Diversification, Risk and Return
As investment managers, this situation presents a challenge. We have to look at it from several different perspectives. First of all, there is the principle of diversification. One of the cardinal tenets of investment management is that nothing stays the same forever; mean reversion will at some point bring the high flyers down to earth, and when that happens you want to have other positions in your portfolio that offer some cushion. Diversification offers – or should offer – that kind of protection.
That’s all well and good, but there is also something about the performance pattern in the above chart that challenges basic financial theories about diversification, risk and return. Open up any textbook about investment management written any time in the last, say, sixty years, and you will encounter something called the “risk frontier.” This is a linear-ish progression of assets from the safest to the riskiest – from cash under the mattress to, say, investing in early-stage venture capital. The line is supposed to be upward sloping, meaning that as the risk properties of an asset increase, the expected return on that asset over a suitably long period of time should also increase. More risk, more return. As an old Ukrainian saying goes, if you don’t take the risk, you don’t drink the Champagne.
But what is a suitably long period of time? Thirty years? Look at the thirty-year performance chart in the upper left quadrant. The two worst-performing asset classes by far are also the two riskiest (measured by standard deviation) – international developed and (especially) emerging markets. High risk, low return is not something any rational investor would choose. And the very close performance results between US large cap value and US small cap would look very different on a risk-adjusted basis, with large cap value being considerably less risky over time than small cap. Higher risk, same return is also not a great selling point.
The Economic Context
Returns in financial markets, of course, don’t happen for no reason at all. The global economy has changed in many ways over the past thirty years. Take US large cap growth, the runaway outperformer over this time. There are really three stories here: the rise of the Internet economy in the mid-late 1990s, followed by the tech stock crash in the early 2000s, and then the rise of Big Tech to a position of economic dominance from the 2010s and particularly in the past decade or so. Tech isn’t even really an isolated industry sector any more – the intellectual property of technology leaders infuses everything from carmakers to insurance companies to consumer retailers. Small wonder that these repositories of valuable IP, most of which live in the large cap growth segment of the market, have done so well.

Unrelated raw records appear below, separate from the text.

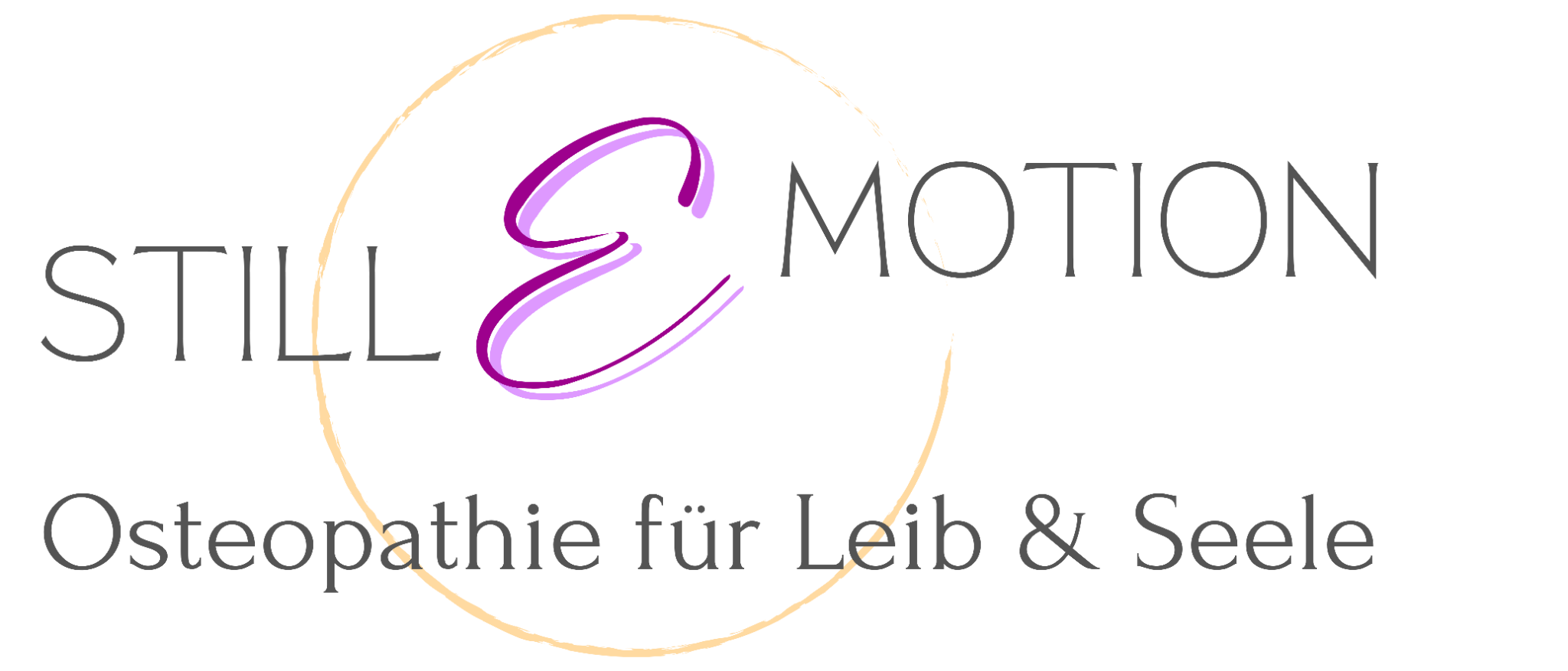 Still-E-Motion – Osteopathie für Leib & Seele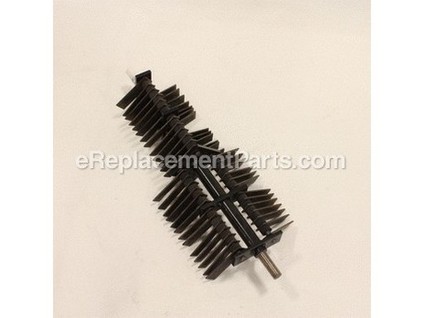 9975376-1-M-Bluebird-539005175-Rotor Assembly W/Blades, F20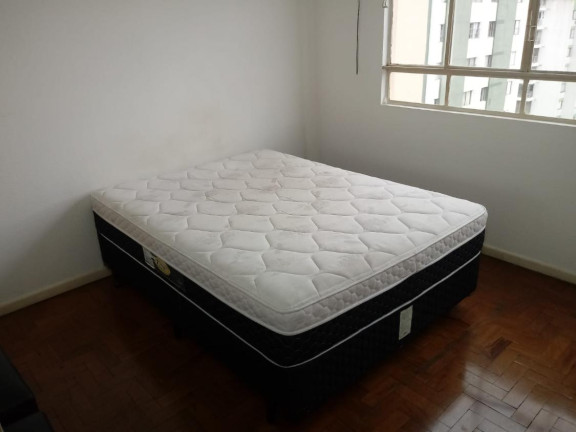 Imagem Apartamento com 1 Quarto à Venda, 58 m² em Santa Cecília - São Paulo Imagem Apartamento com 1 Quarto à Venda, 58 m² em Santa Cecília - São Paulo
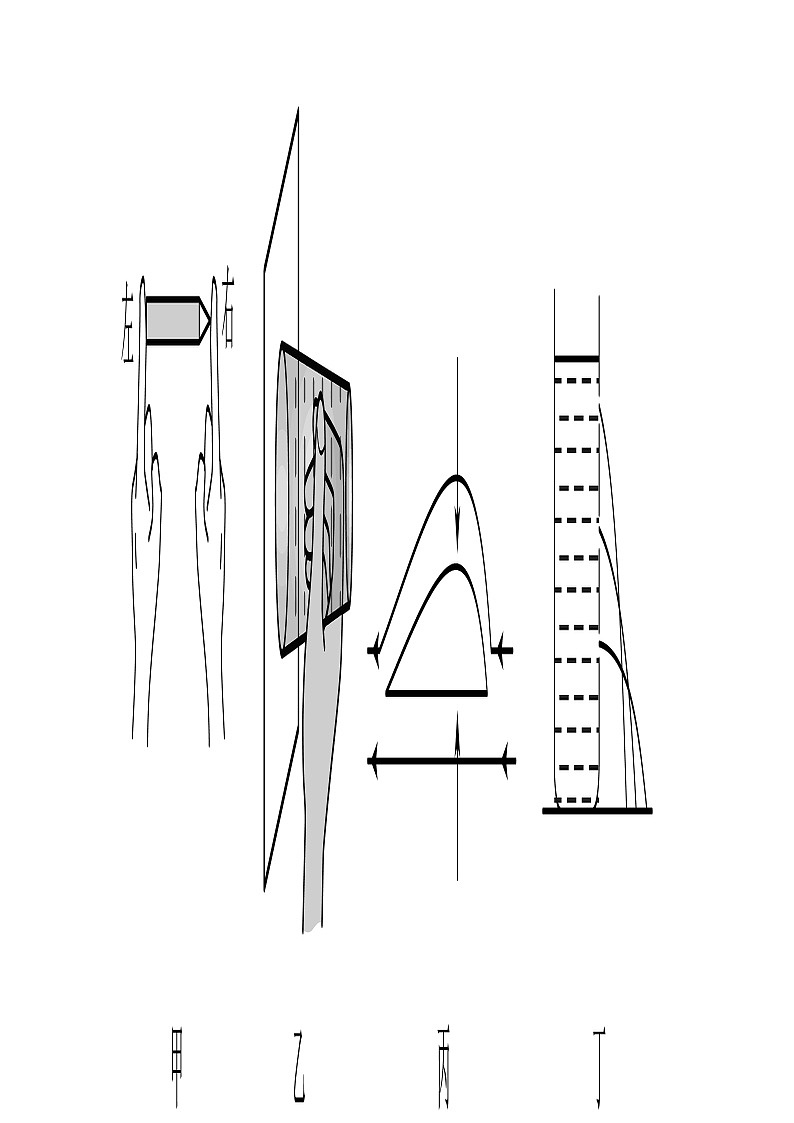 [物理][期中]福建省龙岩市上杭县第四中学等三校2023-2024学年八年级下学期期中考试物理试题03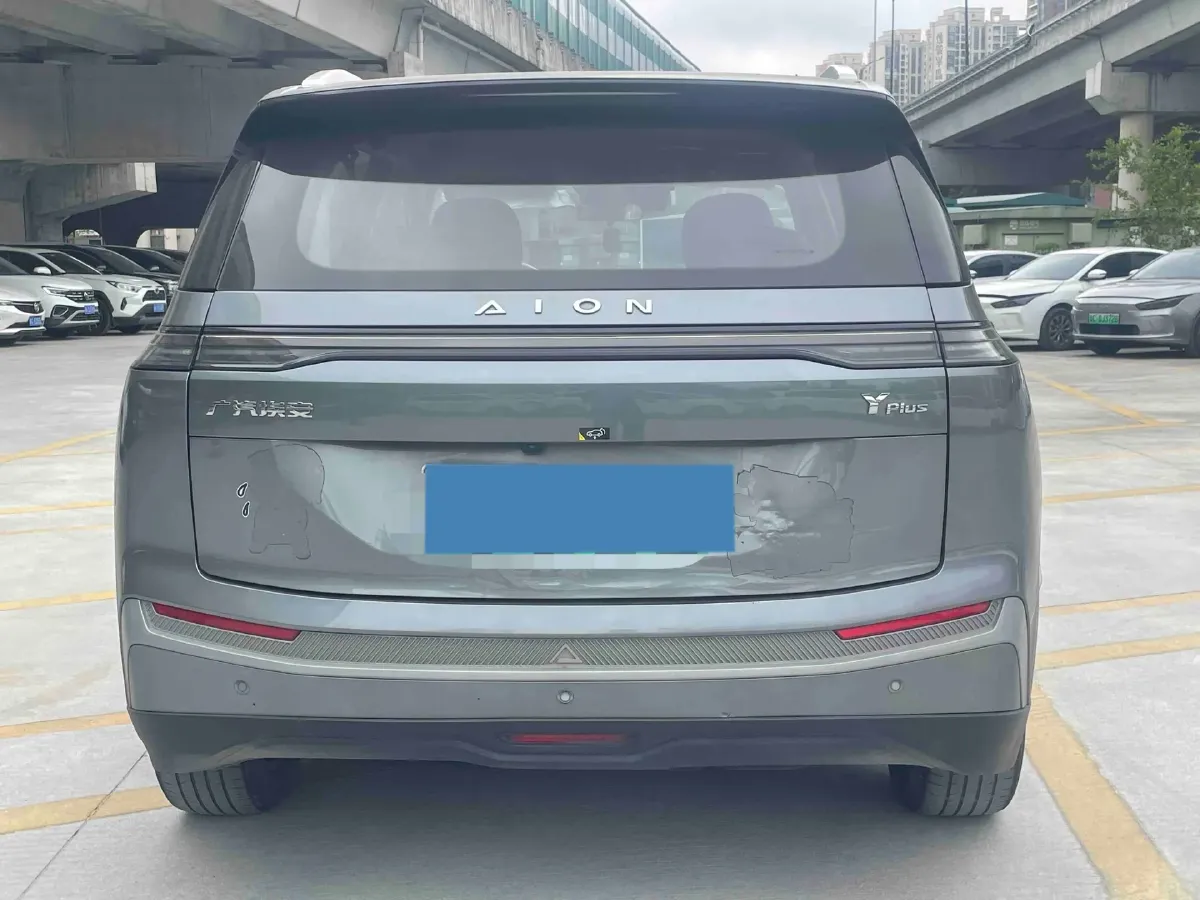 2023 Aion Y BEV 68.2KWH,autocango,china used car exporter,china ev exporter,chinese used car exporter,chinese used ev exporter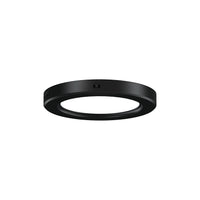 Hurricane 5" LED Flushmount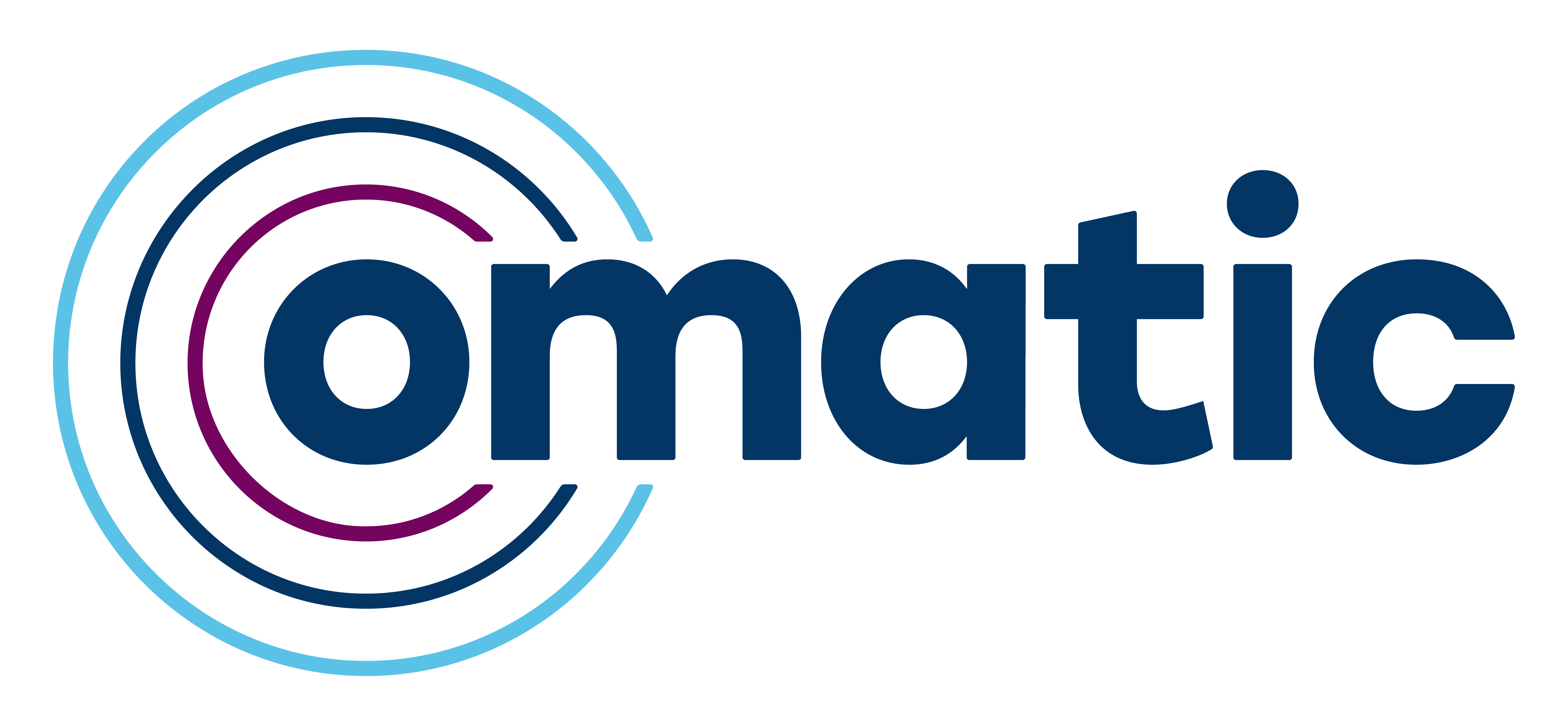 Omatic Logo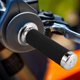 thumbnail image 5 of Motorcycle 1 Inch Hand Grip 25mm For Honda Shadow Vt/xvs 400/600/750/1100/1300 Magna, 5 of 5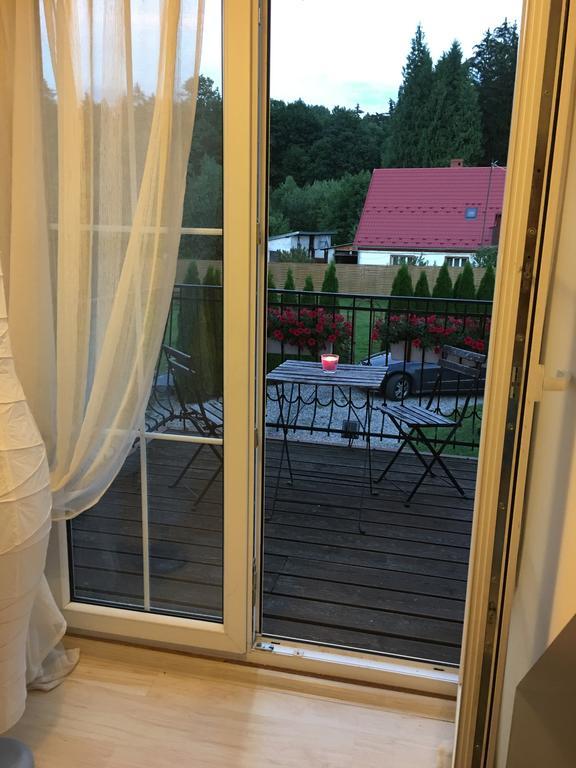 Apartamenty Stokrotka Ladek-Zdroj Exterior photo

At the same time the US economy overall has outperformed those of other developed countries, while emerging markets has really been the story of an increasingly troubled China, a few bright growth prospects in South Asia and Asia-Pacific, and mostly disappointing growth stories elsewhere. The investment thesis for emerging markets back at the turn of the twenty-first century was the belief that they would contribute an increasing share of global growth and catch up over time to the per-capita income levels of Europe, North America and Japan. That thesis has not stood the test of time very well, at least so far.
Nothing Stays The Same Forever
When you look at the magnitude of the performance gap between US large cap growth and everything else over these different time periods, a certain part of your brain has to be telling you that this is not likely to stay the same indefinitely. Right? Going back to that diversification template, this too will pass – and when it does, you want to be prepared. If you think that the history of the past thirty years is going to repeat itself over the next thirty years, well, you would just park all your long-equity capital into large cap growth and leave it there. But history doesn’t repeat, and the economy is likely to change in unpredictable ways as time unfolds. Neither we nor anyone else knows when that will be, or what the impact on different asset classes will be – but the change will come. Be prepared, keep your eyes wide open, and always challenge yourself.